(Recorded data)
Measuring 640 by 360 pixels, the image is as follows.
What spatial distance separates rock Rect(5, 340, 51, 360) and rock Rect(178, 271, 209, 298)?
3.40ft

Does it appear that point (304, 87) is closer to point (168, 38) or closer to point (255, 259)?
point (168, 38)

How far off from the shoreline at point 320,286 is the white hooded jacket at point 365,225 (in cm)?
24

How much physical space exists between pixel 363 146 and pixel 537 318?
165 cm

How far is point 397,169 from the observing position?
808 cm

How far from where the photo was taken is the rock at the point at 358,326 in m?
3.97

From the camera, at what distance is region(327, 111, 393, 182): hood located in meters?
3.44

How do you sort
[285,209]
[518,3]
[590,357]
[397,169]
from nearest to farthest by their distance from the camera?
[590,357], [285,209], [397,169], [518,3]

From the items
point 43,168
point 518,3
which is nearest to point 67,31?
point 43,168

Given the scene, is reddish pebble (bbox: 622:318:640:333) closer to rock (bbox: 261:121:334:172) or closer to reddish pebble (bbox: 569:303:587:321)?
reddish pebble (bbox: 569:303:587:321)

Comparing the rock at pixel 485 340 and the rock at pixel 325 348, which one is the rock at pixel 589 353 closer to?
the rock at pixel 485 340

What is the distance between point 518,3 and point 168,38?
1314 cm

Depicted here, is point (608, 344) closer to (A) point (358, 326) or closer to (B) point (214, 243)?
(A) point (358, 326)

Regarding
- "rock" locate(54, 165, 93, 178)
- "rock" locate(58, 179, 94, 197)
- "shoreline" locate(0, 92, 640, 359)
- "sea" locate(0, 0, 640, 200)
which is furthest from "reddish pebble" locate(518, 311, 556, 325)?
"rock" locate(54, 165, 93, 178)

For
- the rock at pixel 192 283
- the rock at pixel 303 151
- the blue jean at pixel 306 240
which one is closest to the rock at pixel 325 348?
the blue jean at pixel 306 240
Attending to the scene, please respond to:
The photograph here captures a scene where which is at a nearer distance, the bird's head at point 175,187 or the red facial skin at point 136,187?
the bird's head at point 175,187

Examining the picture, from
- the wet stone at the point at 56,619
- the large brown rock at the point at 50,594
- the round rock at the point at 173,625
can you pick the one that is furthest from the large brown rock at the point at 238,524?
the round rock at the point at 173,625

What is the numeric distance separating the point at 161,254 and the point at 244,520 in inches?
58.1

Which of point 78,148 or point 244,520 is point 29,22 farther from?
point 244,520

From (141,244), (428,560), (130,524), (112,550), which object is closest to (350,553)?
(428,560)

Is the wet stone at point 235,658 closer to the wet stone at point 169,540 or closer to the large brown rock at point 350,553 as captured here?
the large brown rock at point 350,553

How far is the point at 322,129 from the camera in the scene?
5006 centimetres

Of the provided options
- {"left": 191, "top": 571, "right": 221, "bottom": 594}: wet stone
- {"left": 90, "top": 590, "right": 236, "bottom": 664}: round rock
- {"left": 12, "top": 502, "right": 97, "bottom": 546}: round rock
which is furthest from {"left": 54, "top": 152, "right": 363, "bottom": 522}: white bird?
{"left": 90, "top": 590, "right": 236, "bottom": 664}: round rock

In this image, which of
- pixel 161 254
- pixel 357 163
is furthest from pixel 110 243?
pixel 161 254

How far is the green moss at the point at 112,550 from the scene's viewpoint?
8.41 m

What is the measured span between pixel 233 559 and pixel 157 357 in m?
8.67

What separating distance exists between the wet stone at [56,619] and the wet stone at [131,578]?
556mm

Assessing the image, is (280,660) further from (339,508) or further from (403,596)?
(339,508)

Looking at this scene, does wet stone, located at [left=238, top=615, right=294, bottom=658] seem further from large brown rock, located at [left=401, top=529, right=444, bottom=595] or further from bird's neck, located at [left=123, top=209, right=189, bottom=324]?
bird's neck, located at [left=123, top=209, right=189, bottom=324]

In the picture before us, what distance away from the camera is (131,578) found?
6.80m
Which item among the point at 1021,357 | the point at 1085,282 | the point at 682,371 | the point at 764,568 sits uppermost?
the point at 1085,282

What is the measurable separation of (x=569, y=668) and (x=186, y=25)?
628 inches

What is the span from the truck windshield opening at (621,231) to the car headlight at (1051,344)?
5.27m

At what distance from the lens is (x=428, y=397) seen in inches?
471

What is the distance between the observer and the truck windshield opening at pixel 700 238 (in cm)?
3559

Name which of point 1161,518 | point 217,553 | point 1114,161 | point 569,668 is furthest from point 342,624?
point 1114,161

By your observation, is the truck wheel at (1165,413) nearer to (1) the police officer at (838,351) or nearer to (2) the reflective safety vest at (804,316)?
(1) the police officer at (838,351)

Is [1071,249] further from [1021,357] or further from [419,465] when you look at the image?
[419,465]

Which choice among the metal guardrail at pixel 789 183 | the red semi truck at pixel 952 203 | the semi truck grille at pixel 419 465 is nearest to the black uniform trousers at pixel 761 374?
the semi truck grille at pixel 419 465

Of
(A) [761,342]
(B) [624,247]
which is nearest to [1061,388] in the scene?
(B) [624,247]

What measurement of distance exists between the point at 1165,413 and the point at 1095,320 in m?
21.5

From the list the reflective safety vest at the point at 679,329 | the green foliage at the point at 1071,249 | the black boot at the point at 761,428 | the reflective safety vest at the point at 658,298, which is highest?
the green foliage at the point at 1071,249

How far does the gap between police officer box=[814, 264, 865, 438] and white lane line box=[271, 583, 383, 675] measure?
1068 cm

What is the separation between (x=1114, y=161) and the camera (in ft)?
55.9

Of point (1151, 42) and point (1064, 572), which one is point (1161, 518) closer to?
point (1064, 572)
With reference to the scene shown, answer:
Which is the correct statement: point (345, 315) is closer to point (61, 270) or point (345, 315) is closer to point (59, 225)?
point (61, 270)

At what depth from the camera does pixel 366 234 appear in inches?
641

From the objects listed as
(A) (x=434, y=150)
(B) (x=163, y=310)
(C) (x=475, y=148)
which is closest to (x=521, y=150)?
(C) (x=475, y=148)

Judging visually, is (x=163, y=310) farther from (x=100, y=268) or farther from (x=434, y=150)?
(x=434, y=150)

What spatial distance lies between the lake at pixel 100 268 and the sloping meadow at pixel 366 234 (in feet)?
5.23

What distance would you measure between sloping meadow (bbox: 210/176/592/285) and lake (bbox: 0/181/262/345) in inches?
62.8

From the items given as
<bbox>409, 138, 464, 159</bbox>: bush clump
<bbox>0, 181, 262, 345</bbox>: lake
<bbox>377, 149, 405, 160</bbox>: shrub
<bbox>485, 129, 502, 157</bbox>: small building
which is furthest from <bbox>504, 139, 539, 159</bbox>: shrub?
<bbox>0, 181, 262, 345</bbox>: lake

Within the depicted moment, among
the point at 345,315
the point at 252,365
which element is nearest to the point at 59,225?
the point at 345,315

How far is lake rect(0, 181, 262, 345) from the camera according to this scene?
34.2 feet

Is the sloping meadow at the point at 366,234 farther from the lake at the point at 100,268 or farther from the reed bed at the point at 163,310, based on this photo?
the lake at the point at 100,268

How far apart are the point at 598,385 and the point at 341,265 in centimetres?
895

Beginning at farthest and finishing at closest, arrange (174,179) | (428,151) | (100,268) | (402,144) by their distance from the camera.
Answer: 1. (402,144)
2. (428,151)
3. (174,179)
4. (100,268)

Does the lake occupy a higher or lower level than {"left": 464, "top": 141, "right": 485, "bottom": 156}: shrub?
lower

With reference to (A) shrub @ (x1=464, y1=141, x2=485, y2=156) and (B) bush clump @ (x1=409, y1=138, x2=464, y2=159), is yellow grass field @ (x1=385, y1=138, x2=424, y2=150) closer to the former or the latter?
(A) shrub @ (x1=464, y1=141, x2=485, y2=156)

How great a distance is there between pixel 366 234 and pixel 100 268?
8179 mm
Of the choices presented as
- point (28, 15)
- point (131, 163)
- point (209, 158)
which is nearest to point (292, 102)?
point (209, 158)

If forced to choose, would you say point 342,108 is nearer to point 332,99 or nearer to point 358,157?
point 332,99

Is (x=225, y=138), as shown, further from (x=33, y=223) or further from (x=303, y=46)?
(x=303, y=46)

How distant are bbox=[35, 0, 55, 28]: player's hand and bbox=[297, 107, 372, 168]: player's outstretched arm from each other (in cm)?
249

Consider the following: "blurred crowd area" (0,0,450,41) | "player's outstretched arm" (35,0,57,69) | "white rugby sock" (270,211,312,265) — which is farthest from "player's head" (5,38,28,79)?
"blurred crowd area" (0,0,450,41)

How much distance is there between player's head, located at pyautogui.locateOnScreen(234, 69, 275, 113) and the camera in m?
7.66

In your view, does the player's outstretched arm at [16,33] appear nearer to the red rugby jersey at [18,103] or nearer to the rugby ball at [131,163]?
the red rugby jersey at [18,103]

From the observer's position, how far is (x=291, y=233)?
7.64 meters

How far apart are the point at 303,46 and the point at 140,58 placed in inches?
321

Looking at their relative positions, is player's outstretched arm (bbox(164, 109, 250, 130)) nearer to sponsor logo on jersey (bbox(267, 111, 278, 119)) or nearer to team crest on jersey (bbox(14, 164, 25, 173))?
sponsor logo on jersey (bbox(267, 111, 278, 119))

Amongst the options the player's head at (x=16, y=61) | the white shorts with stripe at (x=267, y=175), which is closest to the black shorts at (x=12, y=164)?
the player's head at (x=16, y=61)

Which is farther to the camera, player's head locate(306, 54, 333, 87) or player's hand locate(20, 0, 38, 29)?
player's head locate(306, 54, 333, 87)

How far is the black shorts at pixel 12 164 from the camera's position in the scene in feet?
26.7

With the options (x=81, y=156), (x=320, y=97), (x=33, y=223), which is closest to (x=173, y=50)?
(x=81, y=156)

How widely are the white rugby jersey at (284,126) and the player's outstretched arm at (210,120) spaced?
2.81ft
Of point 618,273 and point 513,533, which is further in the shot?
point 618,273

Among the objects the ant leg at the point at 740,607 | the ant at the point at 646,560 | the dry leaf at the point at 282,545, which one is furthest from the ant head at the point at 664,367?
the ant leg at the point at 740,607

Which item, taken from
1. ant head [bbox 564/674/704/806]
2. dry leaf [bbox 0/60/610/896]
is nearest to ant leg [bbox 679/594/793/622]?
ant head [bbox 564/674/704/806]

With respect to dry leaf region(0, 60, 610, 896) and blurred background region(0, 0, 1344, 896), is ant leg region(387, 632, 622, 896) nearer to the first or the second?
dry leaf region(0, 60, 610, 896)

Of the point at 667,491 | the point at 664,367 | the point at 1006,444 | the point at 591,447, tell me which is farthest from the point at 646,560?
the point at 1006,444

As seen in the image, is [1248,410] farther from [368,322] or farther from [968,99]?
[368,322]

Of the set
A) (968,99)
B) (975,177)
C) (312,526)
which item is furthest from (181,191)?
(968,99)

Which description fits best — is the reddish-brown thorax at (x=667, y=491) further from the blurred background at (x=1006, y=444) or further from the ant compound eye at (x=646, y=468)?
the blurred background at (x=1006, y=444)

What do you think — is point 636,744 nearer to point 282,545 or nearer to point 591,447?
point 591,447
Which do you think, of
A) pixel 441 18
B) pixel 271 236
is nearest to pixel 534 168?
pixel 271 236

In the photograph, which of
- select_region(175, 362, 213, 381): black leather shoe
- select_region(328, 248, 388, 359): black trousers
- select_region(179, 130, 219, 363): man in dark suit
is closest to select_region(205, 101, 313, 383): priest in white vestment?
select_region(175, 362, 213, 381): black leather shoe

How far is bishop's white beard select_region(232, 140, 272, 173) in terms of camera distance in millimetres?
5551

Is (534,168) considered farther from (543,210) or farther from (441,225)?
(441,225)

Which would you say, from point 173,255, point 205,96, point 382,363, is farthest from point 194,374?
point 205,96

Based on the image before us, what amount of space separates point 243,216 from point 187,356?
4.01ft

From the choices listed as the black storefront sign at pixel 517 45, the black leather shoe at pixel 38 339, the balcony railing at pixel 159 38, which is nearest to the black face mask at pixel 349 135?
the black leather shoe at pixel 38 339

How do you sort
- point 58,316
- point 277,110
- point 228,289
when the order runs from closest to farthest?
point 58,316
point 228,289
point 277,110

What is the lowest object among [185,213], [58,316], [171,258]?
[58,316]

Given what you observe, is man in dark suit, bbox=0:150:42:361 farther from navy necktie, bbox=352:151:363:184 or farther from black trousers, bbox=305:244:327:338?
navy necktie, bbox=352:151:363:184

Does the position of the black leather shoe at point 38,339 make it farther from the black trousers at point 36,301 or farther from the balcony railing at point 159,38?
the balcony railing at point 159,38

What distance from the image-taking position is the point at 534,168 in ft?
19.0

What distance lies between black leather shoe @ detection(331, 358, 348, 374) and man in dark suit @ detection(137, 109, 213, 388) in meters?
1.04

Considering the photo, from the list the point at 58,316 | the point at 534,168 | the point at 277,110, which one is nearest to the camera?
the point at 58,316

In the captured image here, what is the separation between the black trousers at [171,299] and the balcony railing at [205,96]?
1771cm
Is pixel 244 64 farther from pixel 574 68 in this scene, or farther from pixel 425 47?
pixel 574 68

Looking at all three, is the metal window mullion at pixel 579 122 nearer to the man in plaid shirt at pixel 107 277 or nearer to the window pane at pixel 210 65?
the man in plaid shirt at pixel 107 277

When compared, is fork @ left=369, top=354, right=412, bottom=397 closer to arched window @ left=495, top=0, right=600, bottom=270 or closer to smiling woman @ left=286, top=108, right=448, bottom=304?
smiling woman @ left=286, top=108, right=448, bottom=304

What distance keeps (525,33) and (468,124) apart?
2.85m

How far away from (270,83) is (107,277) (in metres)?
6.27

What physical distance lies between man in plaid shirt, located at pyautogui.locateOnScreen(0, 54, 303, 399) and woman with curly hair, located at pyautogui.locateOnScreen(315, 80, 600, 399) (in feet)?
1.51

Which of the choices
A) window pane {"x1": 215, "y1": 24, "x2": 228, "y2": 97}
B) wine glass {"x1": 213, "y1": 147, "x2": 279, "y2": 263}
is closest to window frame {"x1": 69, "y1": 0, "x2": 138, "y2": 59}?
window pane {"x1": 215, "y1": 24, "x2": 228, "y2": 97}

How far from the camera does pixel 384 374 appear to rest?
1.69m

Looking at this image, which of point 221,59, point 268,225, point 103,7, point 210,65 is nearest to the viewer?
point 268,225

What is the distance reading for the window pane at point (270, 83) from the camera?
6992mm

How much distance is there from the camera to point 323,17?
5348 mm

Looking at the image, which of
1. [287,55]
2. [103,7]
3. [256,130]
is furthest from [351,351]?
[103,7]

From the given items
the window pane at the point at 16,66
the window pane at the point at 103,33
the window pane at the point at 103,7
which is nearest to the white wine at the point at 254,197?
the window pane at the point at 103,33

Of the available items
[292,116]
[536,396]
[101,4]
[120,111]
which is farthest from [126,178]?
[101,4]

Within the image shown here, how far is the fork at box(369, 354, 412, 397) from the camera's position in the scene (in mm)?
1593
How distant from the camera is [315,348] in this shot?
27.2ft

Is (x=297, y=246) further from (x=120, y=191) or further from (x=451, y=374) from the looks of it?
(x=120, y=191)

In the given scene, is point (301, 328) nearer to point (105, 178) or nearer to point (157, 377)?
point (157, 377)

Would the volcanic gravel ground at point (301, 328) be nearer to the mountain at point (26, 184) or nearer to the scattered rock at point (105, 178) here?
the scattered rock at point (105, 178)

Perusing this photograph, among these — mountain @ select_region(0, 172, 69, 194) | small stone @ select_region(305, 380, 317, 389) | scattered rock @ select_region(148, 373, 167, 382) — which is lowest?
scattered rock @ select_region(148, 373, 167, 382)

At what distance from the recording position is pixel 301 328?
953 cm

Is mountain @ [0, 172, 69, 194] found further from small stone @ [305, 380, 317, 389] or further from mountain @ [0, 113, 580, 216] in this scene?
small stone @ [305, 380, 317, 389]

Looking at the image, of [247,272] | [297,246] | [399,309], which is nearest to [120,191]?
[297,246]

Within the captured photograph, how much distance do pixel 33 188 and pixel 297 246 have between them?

*Task to carry out*: Quote only the lines from the line containing "Of the available items" through the end of the listing, please, keeping both the first and the last line.

*Final answer*:
Of the available items
[292,116]
[536,396]
[101,4]
[120,111]
which is farthest from [126,178]?
[101,4]

Within the image shown here, how far is the fork at box(369, 354, 412, 397) from the camera's position in the scene (in mm)?
1593
How distant from the camera is [315,348] in this shot?
27.2ft

Is (x=297, y=246) further from (x=120, y=191) or further from (x=451, y=374) from the looks of it?
(x=120, y=191)

In the given scene, is point (301, 328) nearer to point (105, 178) or nearer to point (157, 377)?
point (157, 377)

Would the volcanic gravel ground at point (301, 328) be nearer to the mountain at point (26, 184) or nearer to the scattered rock at point (105, 178) here?
the scattered rock at point (105, 178)

Perusing this photograph, among these — mountain @ select_region(0, 172, 69, 194) | small stone @ select_region(305, 380, 317, 389) | scattered rock @ select_region(148, 373, 167, 382) — which is lowest?
scattered rock @ select_region(148, 373, 167, 382)

At what distance from the recording position is pixel 301 328?
953 cm

Is mountain @ [0, 172, 69, 194] found further from small stone @ [305, 380, 317, 389] or further from mountain @ [0, 113, 580, 216] in this scene?
small stone @ [305, 380, 317, 389]

Looking at the image, of [247,272] | [297,246] | [399,309], which is nearest to [120,191]?
[297,246]

Within the captured photograph, how much distance do pixel 33 188 and pixel 297 246 have between them?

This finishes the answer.